2. Ask for a halt with your body language first, then either rein or voice aid if needed.
3. Turn 180 degrees and look where her back feet are. If they are square, then cheer!
4. If not square, then observe how far apart they are. If they are a whole stride (step) apart, then ask her to step forward. If they are a short distance apart, then ask her to back. "1 step forward, 1/2 step back" is what I've been told, and I've found it true that my horse takes shorter steps backwards than forwards. 
5. Now that her back feet are square (or square-ish) check out the fronts. 
6. Again, "1 step forward, or 1/2 step back." Most likely, it'll be 1/2 step back. 
7. Now that she's all squared up (or close enough) give lots of praise! 


TIPS:
-Don't drill on getting square for hours. Just do a little, then maybe work on those pivots or something else for a while.
-After you get the backs square, while working on the fronts, she might move her backs again. No worries. Either start over (walk straight forward a little, halt, etc) or just focus on those back feet again, make them square, then return to the fronts.
-Don't be a perfectionist! If she's never been trained to square up, then give praise for the slightest attempt.

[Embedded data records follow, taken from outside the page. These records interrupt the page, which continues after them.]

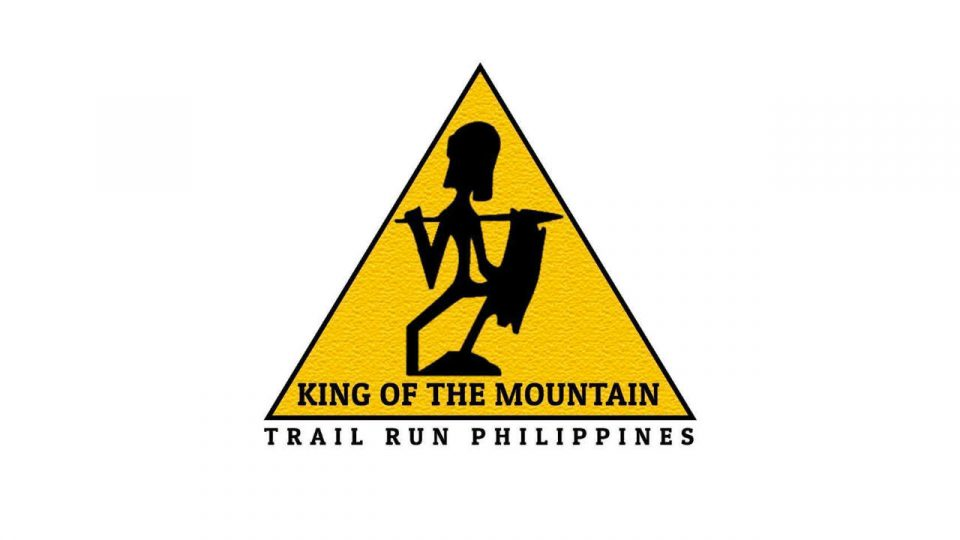 KING OF THE MOUNTAIN TRAIL RUN PHILIPPINES – MOUNT PACK ULTRA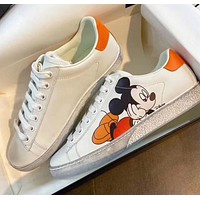 Gucci Mickey Mouse casual shoes
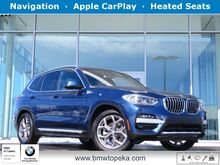 2021_BMW_X3_xDrive30e_ Kansas City KS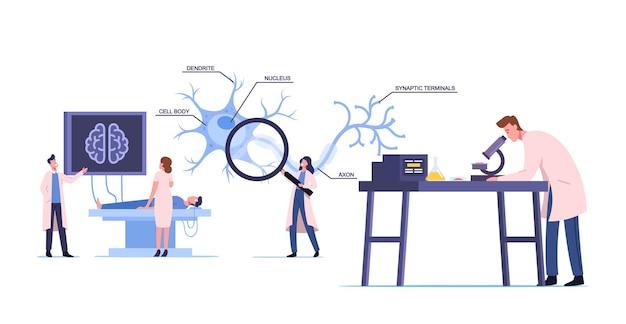 Postacie naukowców w białej szacie medycznej uczące się ludzkiego mózgu w laboratorium ze schematem dendrytu, ciała komórki, aksonu i jądra z terminalami synaptycznymi. ilustracja wektorowa kreskówka ludzie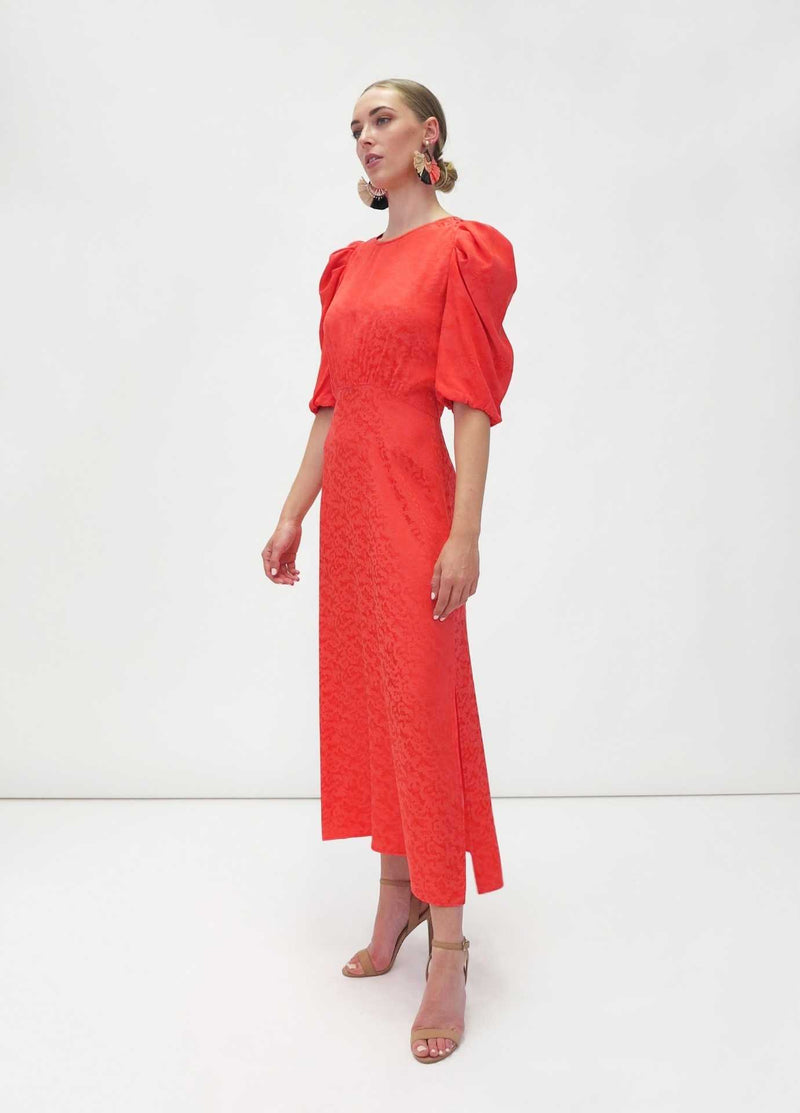 FeeG-7463_212-Orange-Red-Print-Puff-Sleeve-Dressy-Wedding-Guest-Occasion-dress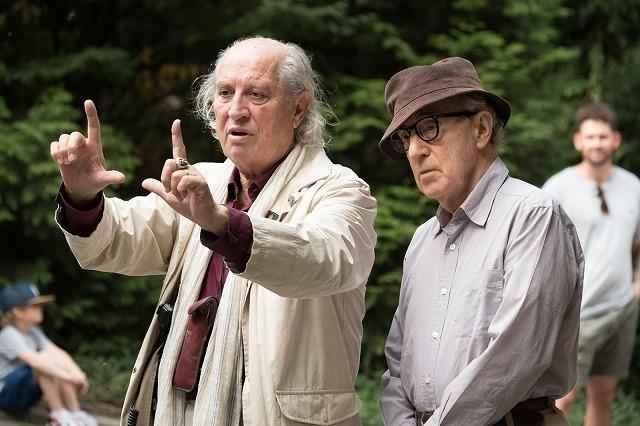 80歳になったビットリオ・ストラーロ(左)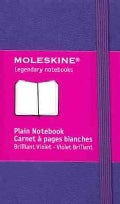 Moleskine Plain Notebook Brilliant Violet (Notebook / blank book)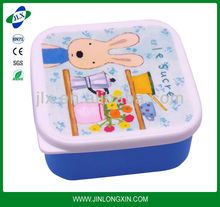 korean lunch box lunch box materials children lunch box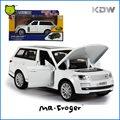Г-н Froger 1:32 Range Rover Модель сплава автомобиля модель Изысканные металлические Украшения автомобилей Классические Игрушки Земли Звук свет мигает Rover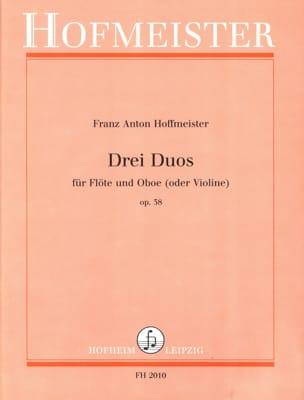 3 Duos op. 38 – Flöte und Oboe (o. Violine) - laflutedepan.com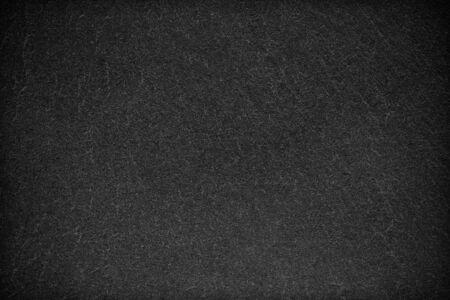 Fond ou texture d'ardoise noir gris foncé.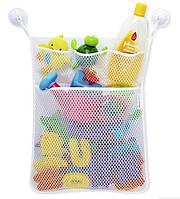 Органайзер на присосках в ванную для детских игрушек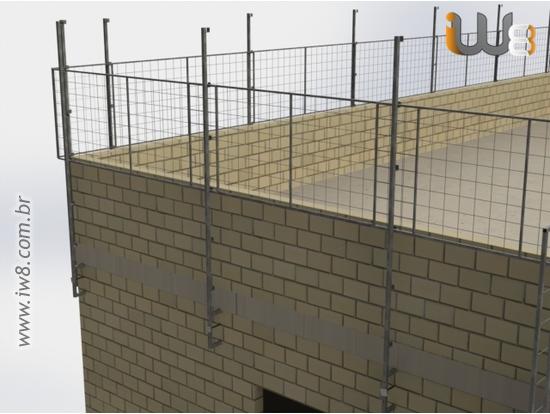 Foto do produto - Proteção Periferia Alvenaria Estrutural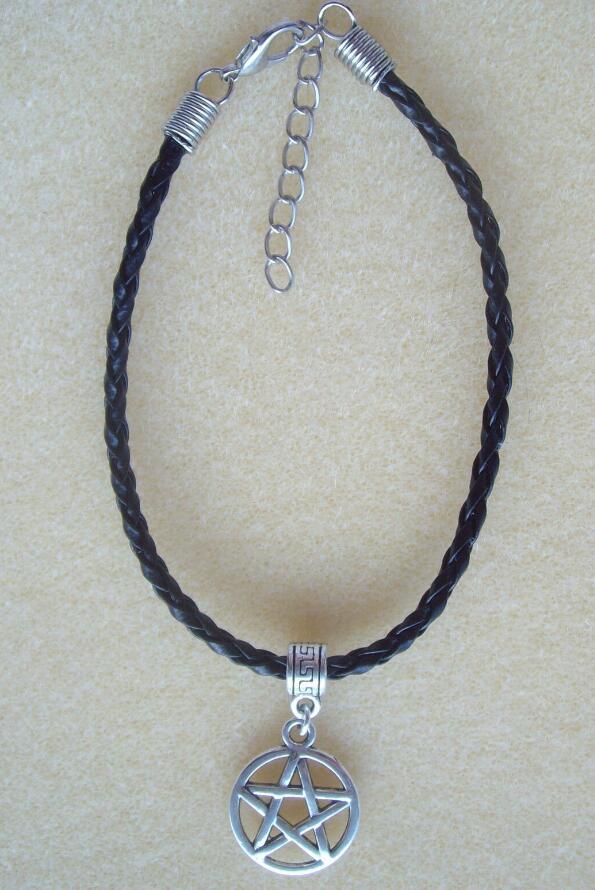15 PCS Alloy Silver Charm Sorcières Balai Collier fait à la main pendentifs 27*8*3mm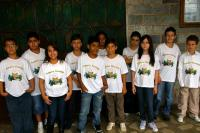 1ª Eucaristia dez/2011
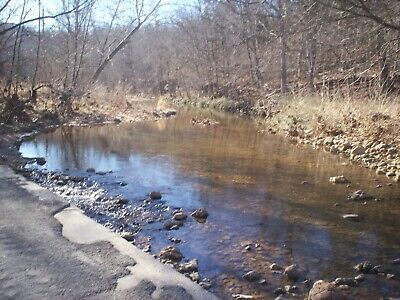 Stream Front MO Ozarks Hi Bid-NO Reserve Absolute Auction Taxes Due FSBO/Invest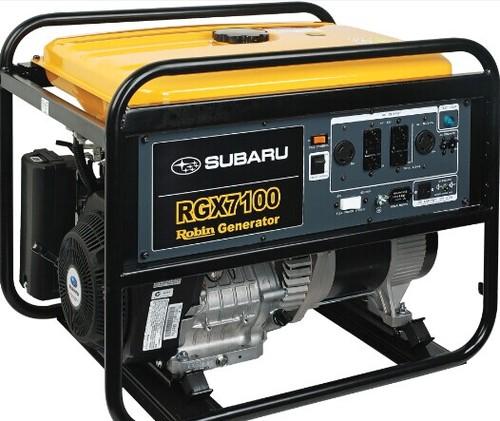 Pay for Subaru Robin RGX7100, RGX7800 Generators Service Repair Workshop Manual DOWNLOAD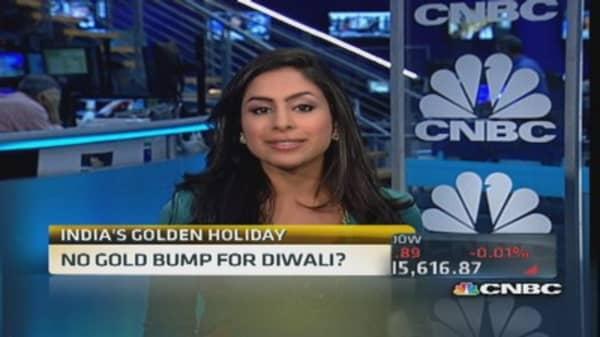 No gold bump for Diwali?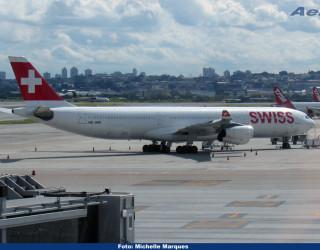 AeroTv - Airbus A340 da Swissair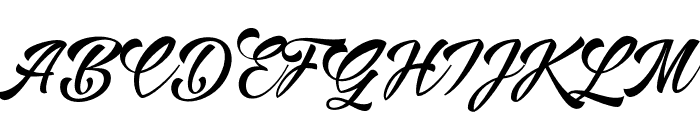 AlisandraScript Font UPPERCASE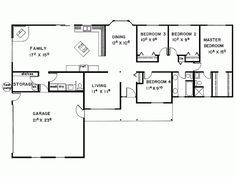 Small 4 Bedroom NEEDS SOME MODIFICATIONS ELIMINATE BEDROOM 4 AND LIVING  ROOMS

Just moving the foot you were asking to move, in the right direction, is a success! She'll get more precise over time.
-Square up all the time! Bringing her to the cross ties for grooming? Square up! Having her stand at the mounting block? Square up! Putting her in her stall for dinner? Square up! Whenever you ask her to stop, ask her to square so it becomes natural.
-Remember, less is more! Don't yank on your mare's bit for her to back a tiny step. Just lean towards her a bit, and stare at that foot that you want her to move. Maybe take a baby step with your foot like you want her to do with her foot. While learning this new task, she'll probably be paying very close attention to your body language!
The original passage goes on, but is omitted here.